→ **Quoted passage**:
Media Player, like MPEG-1 itself, is inherently file-oriented and does not support playback of continuous sources such as cameras via a network. Before Media Player begins to play back a received video file, it must first be informed of certain parameters including file name and file length. This is incompatible with the concept of a continuous streaming source, which may not have a filename and which has no definable file length.

Moreover, the time stamping mechanism used by Media Player is fundamentally incompatible with the time stamping scheme standardized by the MPEG-1 standard. MPEG-1 calls out a time stamping mechanism which is based on a continuously incrementing 94 kHz clock located within the encoder. Further, the MPEG-1 standard assumes no Beginning-of-File marker, since it is intended to produce a continuous stream.

Media Player, on the other hand, accomplishes time stamping by counting 100's of nanoseconds since the beginning of the current file.

SUMMARY OF THE INVENTION

The subject invention is directed to an IP-network-based surveillance and monitoring system wherein video captured from a number of remotely located security cameras may be digitized, compressed, and networked for access, review and control at a remote monitoring station. The preferred embodiment incorporates a streaming video system for capturing, encoding and transmitting continuous video from a camera to a display monitor via a network includes an encoder for receiving a video signal from the camera, the encoder producing a high-resolution output signal and a low-resolution output signal representing the video signal, a router or switch for receiving both the high resolution output signal and the low-resolution output signal and a display monitor in communication with the router for selectively displaying either the high-resolution output signal or the low-resolution output signal. It will be understood by those skilled in the art that the terms “router and/or switch” as used herein is intended as a generic term for receiving and rerouting a plurality of signals. Hubs, switched hubs and intelligent routers are all included in the terms “router and/or switch” as used herein.

In the preferred embodiment the camera videos are digitized and encoded in three separate formats: motion MPEG-1 at 352×240 resolution, motion MPEG-1 at 176×112 resolution, and JPEG at 720×480 resolution. Each remote monitoring station is PC-based with a plurality of monitors, one of which is designated a primary monitor. The primary monitor provides the user interface function screen and the other, secondary monitors are adapted for displaying full screen, split screen and multiple screen displays of the various cameras. Each video stream thus displayed requires the processor to run an instance of the video player, such as by way of example, Microsoft Media Player. A single Pentium III 500 MHz processor can support a maximum of 16 such instance, provided that the input video is constrained to QSIF resolution and a bitrate of 128 kb/s.

The novel user interface functions of the system interact with the system through the browser. Initially, a splash screen occurs, containing the logon dialog. A check box is provided to enable an automatic load of the user's last application settings. After logon, the server loads a series of HTML pages which, with the associated scripts and applets, provide the entire user interface. Users equipped with a single-monitor system interact with the system entirely through the primary screen. Users may have multiple secondary screens, which are controlled by the primary screen. In the preferred embodiment the primary screen is divided into three windows: the map window; the video window and the control window.

→ **Records provided**:
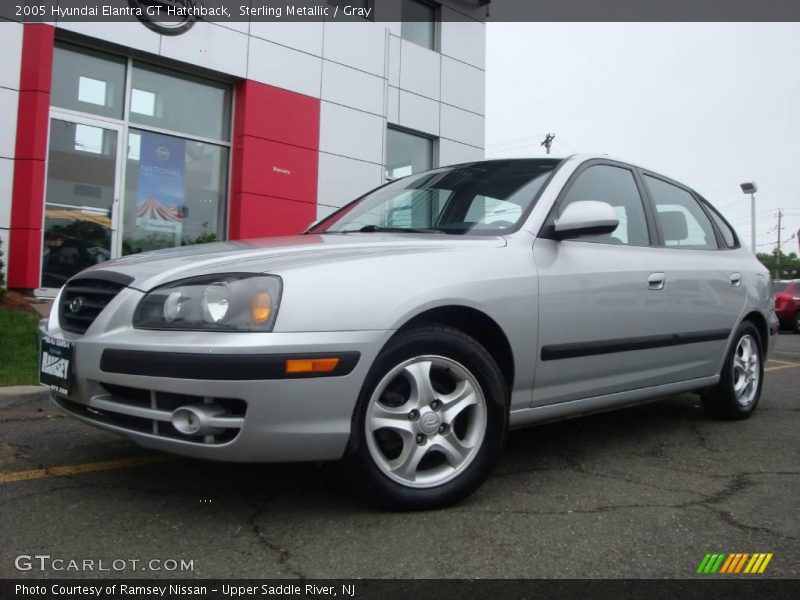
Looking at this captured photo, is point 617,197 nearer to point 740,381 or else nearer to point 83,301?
point 740,381

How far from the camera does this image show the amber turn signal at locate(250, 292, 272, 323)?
2217 millimetres

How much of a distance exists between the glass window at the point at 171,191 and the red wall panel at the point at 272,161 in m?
0.27

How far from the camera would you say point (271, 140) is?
1017cm

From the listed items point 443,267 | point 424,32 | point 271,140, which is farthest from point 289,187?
point 443,267

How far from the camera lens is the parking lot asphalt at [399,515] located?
2.09 metres

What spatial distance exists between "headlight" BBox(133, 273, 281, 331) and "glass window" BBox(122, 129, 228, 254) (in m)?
7.27

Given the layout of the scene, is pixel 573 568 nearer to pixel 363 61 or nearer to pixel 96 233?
pixel 96 233

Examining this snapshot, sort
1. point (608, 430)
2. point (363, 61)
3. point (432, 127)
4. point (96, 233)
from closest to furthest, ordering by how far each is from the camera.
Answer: point (608, 430)
point (96, 233)
point (363, 61)
point (432, 127)

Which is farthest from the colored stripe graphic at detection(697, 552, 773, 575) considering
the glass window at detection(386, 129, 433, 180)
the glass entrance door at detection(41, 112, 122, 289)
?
the glass window at detection(386, 129, 433, 180)

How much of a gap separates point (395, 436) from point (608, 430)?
6.63 feet

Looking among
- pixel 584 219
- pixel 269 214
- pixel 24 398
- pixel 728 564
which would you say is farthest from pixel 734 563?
pixel 269 214

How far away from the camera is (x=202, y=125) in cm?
992

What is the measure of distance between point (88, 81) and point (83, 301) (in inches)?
285
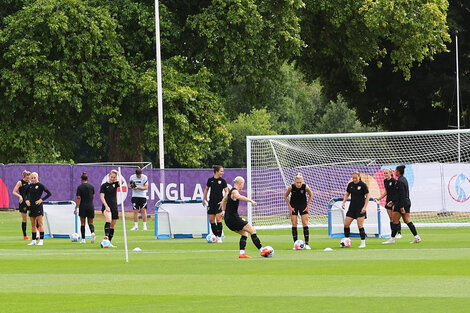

→ **Task list**:
[1] Using the surveillance system passage, decide whether each statement agrees with it: (a) Media Player time-stamps by counting hundreds of nanoseconds from the start of the current file; (b) the primary screen is split into two windows; (c) the JPEG format is encoded at 720×480 resolution. Answer yes or no for each, quoting the words of the passage that decide it.
[2] Write what comes next in the surveillance system passage, starting after its final sentence.

→ **Expected answers**:
[1]
(a) Yes: "accomplishes time stamping by counting 100's of nanoseconds since the beginning of the current file"
(b) No: "the primary screen is divided into three windows: the map window; the video window and the control window"
(c) Yes: "JPEG at 720×480 resolution"

[2]
The primary screen map window contains a map of the facility and typically is a user-supplied series of one or more bitmaps. Each map contains icons representing cameras or other sensor sites. Each camera/sensor icon represents the position of the camera within the facility. Each site icon represents another facility or function site within the facility. In addition, camera icons are styled so as to indicate the direction the camera is pointed. When a mouse pointer dwells over a camera icon for a brief, predefined interval, a “bubble” appears identifying the camera. Each camera has an associated camera ID or camera name. Both of these are unique alphanumeric names of 20 characters or less and are maintained in a table managed by the server. The camera ID is used internally by the system to identify the camera and is not normally seen by the user. The camera name is a user-friendly name, assigned by the user and easily changeable from the user screen. Any user with administrator privileges may change the camera name.

In the preferred embodiment, the map window is a pre-defined size, typically 510 pixels by 510 pixels. The bit map may be scaled to fit with the camera icons accordingly repositioned.

When the mouse pointer dwells over a camera icon for a brief time, a bubble appears which contains the camera name. If the icon is double left clicked, then that camera's video appears on the primary screen video window in a full screen view. If the icon is right clicked, a menu box appears with further options such as: zone set up; camera set up; and event set up.

When the mouse pointer dwells on a site or sensor icon for a brief time a bubble appears with the site or sensor name. When the icon is double left clicked, the linked site is loaded into the primary screen with the previous site retained as a pull down. Finally, the user may drag and drop a camera icon into any unused pane in the primary screen video window. The drag and drop operation causes the selected camera video to appear in the selected pane. The position of the map icon is not affected by the drag and drop operation.

In the preferred embodiment two pull down lists are located beneath the map pane. A “site” list contains presets and also keeps track of all of the site maps visited during the current session and can act as a navigation list. A “map” list allows the user to choose from a list of maps associated with the site selected in the site list.

The control window is divided into multiple sections, including at least the following: a control section including logon, site, presets buttons and a real-time clock display; a control screen section for reviewing the image database in either a browse or preset mode; and a live view mode. In the live and browse modes events can be monitored and identified by various sensors, zones may be browsed, specific cameras may be selected and various other features may be monitored and controlled.

The primary screen video window is used to display selected cameras from the point-click-and drag feature, the preset system, or the browse feature. This screen and its functions also control the secondary monitor screens. The window is selectively a full window, split-window or multiple pane windows and likewise can display one, two or multiple cameras simultaneously. The user-friendly camera name is displayed along with the camera video. The system is set up so that left clicking on the pane will “freeze-frame” the video in a particular pane. Right clicking on the pane will initiate various functions. Each video pane includes a drag and drop feature permitting the video in a pane to moved to any other pane, as desired.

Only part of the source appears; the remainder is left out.